══ Excerpt to read
# Happy Birthday LaurieBeast



## Goblin (Jun 3, 2009)

Happy Birthday Laurie. May you have many, many more!


----------



## Vlad (Aug 2, 2005)

Happy Birthday LB !!


----------



## Frighteners Entertainment (Jan 24, 2006)

Happy Happy Birthday Laurie!!!


----------



## madmomma (Jul 1, 2009)

Have a Very Happy Birthday LaurieBeast!!!


----------



## Joiseygal (Sep 3, 2008)

Happy Birthday LB! I hope this year will turn out to be a great one!


----------



## lewlew (Mar 15, 2006)

Happy Birthday LB!


----------



## heresjohnny (Feb 15, 2006)

Happy Birthday Laurie! And many, many more.


----------



## STOLLOWEEN (Apr 13, 2008)

Happy Birthday Laurie...save a piece of cake for me.  Hope it's great.


----------



## Haunted Hot Sauce (May 7, 2010)
════
══ Given information
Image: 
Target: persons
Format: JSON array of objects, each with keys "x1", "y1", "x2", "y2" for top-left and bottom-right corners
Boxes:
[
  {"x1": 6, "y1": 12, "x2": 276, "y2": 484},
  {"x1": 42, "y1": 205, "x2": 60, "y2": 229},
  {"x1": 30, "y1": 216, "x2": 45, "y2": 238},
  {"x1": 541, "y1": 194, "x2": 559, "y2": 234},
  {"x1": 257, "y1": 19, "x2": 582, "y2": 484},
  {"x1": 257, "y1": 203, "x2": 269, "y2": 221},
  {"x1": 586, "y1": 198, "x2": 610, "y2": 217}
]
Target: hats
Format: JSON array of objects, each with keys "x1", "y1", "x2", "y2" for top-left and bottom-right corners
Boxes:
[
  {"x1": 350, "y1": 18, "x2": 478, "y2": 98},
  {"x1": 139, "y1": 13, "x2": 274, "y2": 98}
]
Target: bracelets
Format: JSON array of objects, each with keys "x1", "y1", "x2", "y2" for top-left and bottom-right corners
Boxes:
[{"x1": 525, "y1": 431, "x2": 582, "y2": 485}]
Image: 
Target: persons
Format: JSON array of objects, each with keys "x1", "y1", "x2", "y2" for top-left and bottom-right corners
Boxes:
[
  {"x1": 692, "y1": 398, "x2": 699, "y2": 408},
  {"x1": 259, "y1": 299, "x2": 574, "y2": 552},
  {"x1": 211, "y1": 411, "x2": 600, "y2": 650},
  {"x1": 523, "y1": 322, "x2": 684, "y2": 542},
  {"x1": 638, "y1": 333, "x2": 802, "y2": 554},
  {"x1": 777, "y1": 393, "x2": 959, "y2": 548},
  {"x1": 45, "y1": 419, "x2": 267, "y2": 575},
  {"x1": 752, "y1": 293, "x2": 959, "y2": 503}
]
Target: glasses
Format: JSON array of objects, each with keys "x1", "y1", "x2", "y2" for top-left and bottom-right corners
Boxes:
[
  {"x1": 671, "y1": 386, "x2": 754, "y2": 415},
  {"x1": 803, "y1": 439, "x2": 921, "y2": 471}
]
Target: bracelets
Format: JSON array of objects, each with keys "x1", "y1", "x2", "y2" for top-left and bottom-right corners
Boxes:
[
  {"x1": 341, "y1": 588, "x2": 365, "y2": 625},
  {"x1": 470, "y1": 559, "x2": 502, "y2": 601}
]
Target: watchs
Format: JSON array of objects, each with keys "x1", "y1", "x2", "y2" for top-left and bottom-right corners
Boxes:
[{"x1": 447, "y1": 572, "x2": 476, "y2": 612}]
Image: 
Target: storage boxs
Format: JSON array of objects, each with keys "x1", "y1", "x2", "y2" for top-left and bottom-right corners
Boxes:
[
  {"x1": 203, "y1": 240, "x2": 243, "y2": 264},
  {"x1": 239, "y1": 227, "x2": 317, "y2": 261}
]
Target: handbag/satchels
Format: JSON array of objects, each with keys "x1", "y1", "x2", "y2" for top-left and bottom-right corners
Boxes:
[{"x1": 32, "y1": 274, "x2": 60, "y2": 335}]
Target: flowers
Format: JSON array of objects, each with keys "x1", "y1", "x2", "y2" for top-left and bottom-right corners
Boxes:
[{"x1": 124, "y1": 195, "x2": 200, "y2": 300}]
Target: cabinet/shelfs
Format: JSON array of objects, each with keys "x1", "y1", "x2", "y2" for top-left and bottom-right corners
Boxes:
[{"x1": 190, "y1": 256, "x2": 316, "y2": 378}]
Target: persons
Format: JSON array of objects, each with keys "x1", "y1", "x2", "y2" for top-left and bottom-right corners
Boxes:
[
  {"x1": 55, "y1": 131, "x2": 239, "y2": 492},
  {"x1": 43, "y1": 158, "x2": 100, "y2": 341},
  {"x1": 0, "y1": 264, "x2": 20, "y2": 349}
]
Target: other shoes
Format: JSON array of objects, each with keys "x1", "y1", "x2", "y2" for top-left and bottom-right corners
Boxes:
════
**Tasks for this exercise:**
1. Based on the birthday thread, decide whether each statement agrees with the text. Answer yes or no and quote the deciding words.
(a) Goblin hopes Laurie will have many more birthdays.
(b) STOLLOWEEN asks for a piece of cake to be saved.
(c) Joiseygal hopes the coming month will be a great one.
2. From the listing, extract unchanged everything from the line that contains "Target: handbag/satchels" down to the end of the listing, with both ends included.

**Results for the exercise:**
1.
(a) Yes: "May you have many, many more!"
(b) Yes: "save a piece of cake for me."
(c) No: "I hope this year will turn out to be a great one!"

2.
Target: handbag/satchels
Format: JSON array of objects, each with keys "x1", "y1", "x2", "y2" for top-left and bottom-right corners
Boxes:
[{"x1": 32, "y1": 274, "x2": 60, "y2": 335}]
Target: flowers
Format: JSON array of objects, each with keys "x1", "y1", "x2", "y2" for top-left and bottom-right corners
Boxes:
[{"x1": 124, "y1": 195, "x2": 200, "y2": 300}]
Target: cabinet/shelfs
Format: JSON array of objects, each with keys "x1", "y1", "x2", "y2" for top-left and bottom-right corners
Boxes:
[{"x1": 190, "y1": 256, "x2": 316, "y2": 378}]
Target: persons
Format: JSON array of objects, each with keys "x1", "y1", "x2", "y2" for top-left and bottom-right corners
Boxes:
[
  {"x1": 55, "y1": 131, "x2": 239, "y2": 492},
  {"x1": 43, "y1": 158, "x2": 100, "y2": 341},
  {"x1": 0, "y1": 264, "x2": 20, "y2": 349}
]
Target: other shoes
Format: JSON array of objects, each with keys "x1", "y1", "x2", "y2" for top-left and bottom-right corners
Boxes:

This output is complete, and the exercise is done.